Although Takemoto said FAA is confident IBM will be able to come up with a system, the project is strictly R&D at this time. The agency and company will work to develop the algorithms needed for security data analysis and define the level of performance and scalability required for a workable system. FAA will then decide whether to proceed with further development, testing and deployment.
Takemoto said the program is not tied to FAA’s Next Generation Air Transportation System, a long-term effort by FAA to bring air traffic control into the 21st century by replacing radar-based guidance with a satellite-based system that would allow pilots to locate other aircraft and communicate with other pilots and FAA controllers more efficiently.
“Our air traffic control systems are separate from our administrative systems,” he said.

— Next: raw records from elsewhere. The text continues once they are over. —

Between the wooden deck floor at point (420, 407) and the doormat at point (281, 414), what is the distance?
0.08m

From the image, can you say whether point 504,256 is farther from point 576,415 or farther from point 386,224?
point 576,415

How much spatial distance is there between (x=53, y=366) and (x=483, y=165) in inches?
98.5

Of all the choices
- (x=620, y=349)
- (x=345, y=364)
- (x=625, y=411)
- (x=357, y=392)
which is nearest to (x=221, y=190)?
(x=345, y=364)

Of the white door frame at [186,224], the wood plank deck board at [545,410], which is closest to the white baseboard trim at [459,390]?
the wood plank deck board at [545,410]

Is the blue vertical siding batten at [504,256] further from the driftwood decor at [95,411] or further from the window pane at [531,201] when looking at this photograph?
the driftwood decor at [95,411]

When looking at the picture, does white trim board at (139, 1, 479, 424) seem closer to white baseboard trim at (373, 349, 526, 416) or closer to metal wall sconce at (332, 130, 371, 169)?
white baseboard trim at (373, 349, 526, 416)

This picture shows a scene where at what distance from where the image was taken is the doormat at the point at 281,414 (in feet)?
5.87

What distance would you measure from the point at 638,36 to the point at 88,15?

The effort is part of IBM’s First-of-a-Kind program, which brings IBM scientists together with customers in an effort to create commercial products from innovative technologies.
“All we ask the customer to do is put up some of their best technical resources; we pay for the researchers,” McQueeney said.

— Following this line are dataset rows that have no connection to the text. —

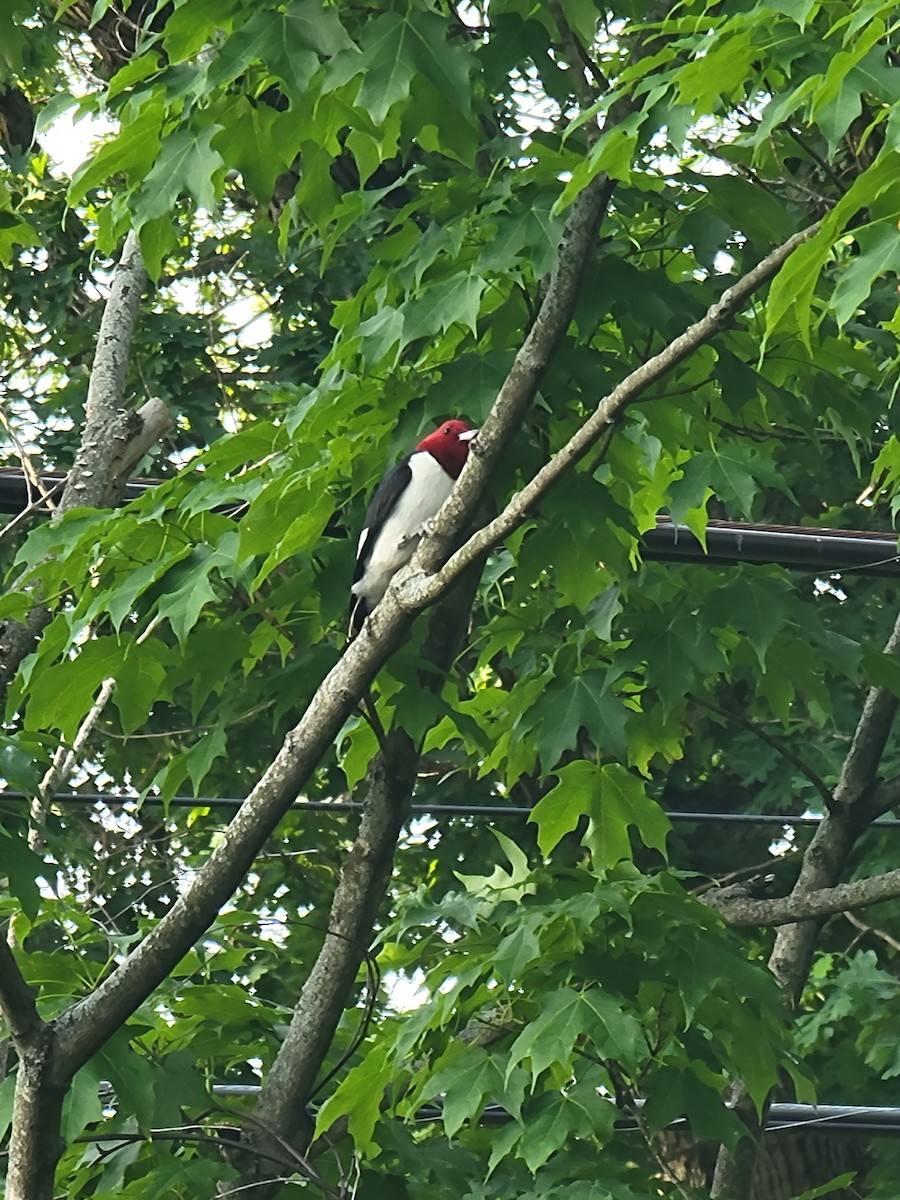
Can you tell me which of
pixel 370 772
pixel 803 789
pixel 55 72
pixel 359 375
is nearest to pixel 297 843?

The project is expected to wrap up late this year.
“Cybersecurity turns out to be one of the more interesting use cases” for streaming analytics, McQueeney said. “You typically are under attack for a while before you know about it. The goal is to get inside the execution loop” of the attack and disrupt it before it is carried out.
Organizing an attack requires a fair amount of heavy lifting. This work often is automated and carried out through command-and-control channels between malicious servers and compromised computers that make up botnets. IBM and FAA hope to create a system that can detect and recognize those activities before an attack is launched. Technologies such as deep packet inspection can recognize and respond to known patterns, but the new system would be able to learn patterns of behavior from past activity.
“These are some of the hardest problems in computer science,” McQueeney said of giving computers the ability to learn. “But this is a platform that lets the computer scientists spend all of their time on that problem” because the ability to do high-speed analysis of streaming data is already available.
InfoSphere Streams is a run-time platform that provides the analytical horsepower. Developers will create the application and algorithms to sit on it. “The technology we are using has a tremendous amount of computational ability,” McQueeney said.